Derivatives are divided into three types: Futures, Forwards and Swaps. Futures contracts are contracts wherein two parties agree to sell an underlying asset for a fixed price at a set date in the future. Forwards contracts, which work in the same way as futures, involve transactions wherein the terms of the contract, the size of the asset and settlement processes are all customised. Swaps are instruments used by traders to switch from one cash flow to another.
A Call option is an options agreement that allows the investor the right to buy a specific instrument within a set period for a fixed price.
Put options refer to an options contract wherein the owner gains the right to sell a specific instrument for a fixed price at a given date in the future.
Additional Read: Margin trading - Features and benefits
A critical difference between derivatives and options is the following: While derivatives are generally legally binding agreements wherein the holders are obligated to meet the terms of the contract, options holders have the right to fulfil the contract but are not legally required to do so.

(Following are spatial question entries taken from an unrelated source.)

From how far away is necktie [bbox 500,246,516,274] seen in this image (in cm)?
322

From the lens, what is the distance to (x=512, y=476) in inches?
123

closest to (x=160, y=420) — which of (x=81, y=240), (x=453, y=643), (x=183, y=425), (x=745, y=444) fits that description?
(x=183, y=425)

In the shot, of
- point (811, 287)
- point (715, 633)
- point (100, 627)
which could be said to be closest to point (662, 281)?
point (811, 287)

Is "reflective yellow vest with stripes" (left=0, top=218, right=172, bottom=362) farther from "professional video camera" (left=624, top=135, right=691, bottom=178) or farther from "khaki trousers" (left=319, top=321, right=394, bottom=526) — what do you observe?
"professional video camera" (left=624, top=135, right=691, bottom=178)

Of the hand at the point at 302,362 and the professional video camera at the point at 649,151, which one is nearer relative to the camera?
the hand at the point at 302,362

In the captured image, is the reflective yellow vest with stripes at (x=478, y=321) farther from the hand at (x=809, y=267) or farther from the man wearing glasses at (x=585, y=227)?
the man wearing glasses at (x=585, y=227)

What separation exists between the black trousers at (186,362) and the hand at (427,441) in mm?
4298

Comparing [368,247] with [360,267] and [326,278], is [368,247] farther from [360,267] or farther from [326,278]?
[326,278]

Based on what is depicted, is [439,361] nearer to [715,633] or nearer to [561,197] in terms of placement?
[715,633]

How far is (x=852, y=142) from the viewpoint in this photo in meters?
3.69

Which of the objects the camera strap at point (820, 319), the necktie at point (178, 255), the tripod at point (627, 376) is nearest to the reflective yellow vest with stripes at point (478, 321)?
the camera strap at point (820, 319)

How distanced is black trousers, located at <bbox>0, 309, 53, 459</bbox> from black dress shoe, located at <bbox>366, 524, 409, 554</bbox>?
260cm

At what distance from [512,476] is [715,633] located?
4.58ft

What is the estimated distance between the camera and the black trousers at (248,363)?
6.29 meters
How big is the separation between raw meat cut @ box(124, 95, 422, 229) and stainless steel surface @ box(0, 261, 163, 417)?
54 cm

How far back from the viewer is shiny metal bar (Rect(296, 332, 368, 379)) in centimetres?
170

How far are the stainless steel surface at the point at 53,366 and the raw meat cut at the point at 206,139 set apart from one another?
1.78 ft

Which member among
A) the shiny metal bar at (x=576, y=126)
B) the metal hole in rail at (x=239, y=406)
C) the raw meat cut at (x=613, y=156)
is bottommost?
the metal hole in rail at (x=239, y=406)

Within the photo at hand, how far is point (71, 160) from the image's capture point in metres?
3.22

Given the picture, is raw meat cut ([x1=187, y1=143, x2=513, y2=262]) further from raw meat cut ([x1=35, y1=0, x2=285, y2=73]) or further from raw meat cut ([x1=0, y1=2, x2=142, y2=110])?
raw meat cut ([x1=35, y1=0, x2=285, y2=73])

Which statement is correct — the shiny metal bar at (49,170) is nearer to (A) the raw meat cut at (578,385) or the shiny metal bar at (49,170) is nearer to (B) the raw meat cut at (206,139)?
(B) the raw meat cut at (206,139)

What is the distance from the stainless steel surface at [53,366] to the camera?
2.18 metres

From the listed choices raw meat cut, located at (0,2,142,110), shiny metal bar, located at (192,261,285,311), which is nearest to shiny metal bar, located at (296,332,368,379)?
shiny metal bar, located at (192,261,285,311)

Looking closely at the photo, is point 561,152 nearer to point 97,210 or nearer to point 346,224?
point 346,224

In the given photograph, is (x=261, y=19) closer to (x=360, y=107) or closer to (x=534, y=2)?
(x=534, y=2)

Derivatives and options both present potential risks and benefits. A carefully made investment helps, just as a poor investment can lead to financial ruin. Thus, an investor must carefully research and gauge the market for themselves and determine the best place to invest on their own.
Disclaimer
ICICI Securities Ltd. ( I-Sec). Registered office of I-Sec is at ICICI Securities Ltd. - ICICI Centre, H. T. Parekh Marg, Churchgate, Mumbai - 400020, India, Tel No : 022 - 2288 2460, 022 - 2288 2470. The contents herein above shall not be considered as an invitation or persuasion to trade or invest. I-Sec and affiliates accept no liabilities for any loss or damage of any kind arising out of any actions taken in reliance thereon. The contents herein above are solely for informational purpose and may not be used or considered as an offer document or solicitation of offer to buy or sell or subscribe for securities or other financial instruments or any other product. Investments in securities market are subject to market risks, read all the related documents carefully before investing. The contents herein mentioned are solely for informational and educational purpose.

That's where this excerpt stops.